(Beginning of The data)

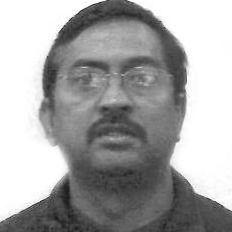 Dr. Jordan Naidoo Headshot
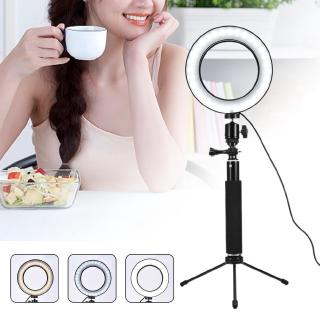 VLOGGER make up ring light Studio Camera Ring Light Photo Phone Video Light Annular Lamp With Tripods Selfie Stick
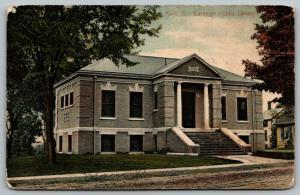 Kent OH~Carnegie Public Library~Free to the People~Doorway Between Columns 1908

(End of The data)

» Directions for this task:
Print all of the material exactly. Omit pictures.

» Task output:
 Dr. Jordan Naidoo Headshot
 VLOGGER make up ring light Studio Camera Ring Light Photo Phone Video Light Annular Lamp With Tripods Selfie Stick
 Kent OH~Carnegie Public Library~Free to the People~Doorway Between Columns 1908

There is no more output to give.